Compito da svolgere :: Prosegua il testo sull'intervista ai Frogg riportato più sotto, riprendendo subito dopo la sua ultima frase.

Testo fornito ::
☆ ☆ ☆ ☆ ☆

Siamo a Seveso (MB) e, tra le pareti dei Phaser Recording Studios, abbiamo intervistato i Frogg. La loro formazione attuale risale al 2018, con la voce di Letizia Merlo, le chitarre di Davide Silva e Luca Bisio, il basso di Federico Medana e la batteria di Mattia Santobuono. Ed è quest’ultima che accompagna lo sfondo dell’intervista, mentre Mattia viene ripreso per un video promozionale. Intanto, noi lo aspettiamo nell’altra stanza e parliamo con Davide, Luca e Federico. Letizia, purtroppo, non è potuta essere presente.
Davanti a noi dei ragazzi giovani, talentuosi e con tanta voglia di fare. Lo dimostra il loro ambizioso album d’esordio, The Golden Path, uscito su Spotify il 19 giugno. Si tratta di un concept album, tratteggiato sulle note del genere musicale progressive metal e improntato alla narrazione musicale del Fregio di Beethoven (1902) di Gustav Klimt. Quest’ultimo conservato lungo tre pareti al Palazzo della Secessione di Vienna.

☆ ☆ ☆ ☆ ☆

Dati registrati ::
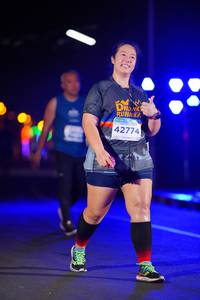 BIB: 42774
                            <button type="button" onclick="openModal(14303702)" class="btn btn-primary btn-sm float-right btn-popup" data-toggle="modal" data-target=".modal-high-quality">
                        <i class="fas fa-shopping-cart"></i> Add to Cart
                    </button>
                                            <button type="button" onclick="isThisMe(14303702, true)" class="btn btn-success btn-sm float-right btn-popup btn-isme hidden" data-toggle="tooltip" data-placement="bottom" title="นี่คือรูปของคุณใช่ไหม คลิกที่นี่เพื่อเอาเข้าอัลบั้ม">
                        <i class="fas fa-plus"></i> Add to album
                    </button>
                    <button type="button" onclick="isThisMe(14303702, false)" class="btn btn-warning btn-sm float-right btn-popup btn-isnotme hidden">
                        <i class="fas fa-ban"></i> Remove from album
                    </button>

☆ ☆ ☆ ☆ ☆

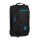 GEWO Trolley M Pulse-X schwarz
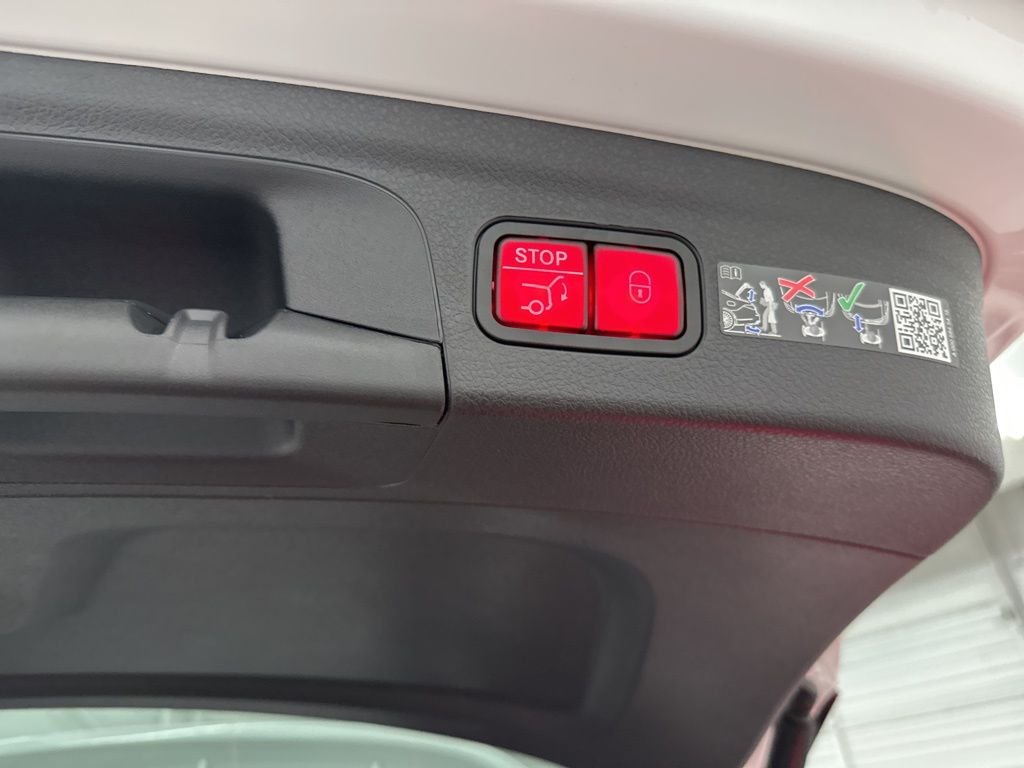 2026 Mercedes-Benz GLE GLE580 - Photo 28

☆ ☆ ☆ ☆ ☆

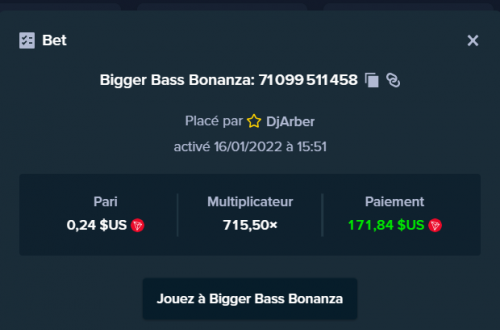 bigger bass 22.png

☆ ☆ ☆ ☆ ☆

La sua risposta ::
Proprio lì, il giorno dell’inaugurazione, l’opera fu accompagnata dalla Nona Sinfonia di Beethoven. Così la sua tripartizione tematica ne L’anelito della felicità, Le forze ostili e L’inno alla gioia, non può che abbracciare un’interpretazione musicale. Ed è quello che hanno fatto i Frogg, con bravura, dedizione, ma senza mai prendersi troppo sul serio! Lasciamo quindi che siano loro a parlarcene.
Partiamo da voi. Qual è l’origine del nome Frogg e come vi siete conosciuti?
DAVIDE: In realtà è la prima cosa che ci chiedono tutti, però è forse la risposta che delude più di tutti quante.
FEDERICO: Sì perché una sera ci è venuto in mente un gioco di parole un po’ stupido, di Frogg, simile a Prog, ma con una G in più, che è sbagliata. E, dal momento che molte delle cose che suoniamo sembrano sbagliate, ma non lo sono… Frogg. Di fatto è solo questo. Era perfettamente coerente con tutto, ed è rimasto così.
DAVIDE: Dà anche un po’ un’idea di un lato, se vuoi, della band, anche abbastanza importante. Noi non ci prendiamo mai troppo sul serio. Sai com’è, se un lavoro del genere diventa troppo serio, poi rischia anche di diventare frustante. E poi sta di fatto che il nome un po’ stupido ha anche attirato l’attenzione, perché Luca di recente ha partecipato a un podcast australiano assieme alla nostra cantante, e ci hanno notati proprio per il nome.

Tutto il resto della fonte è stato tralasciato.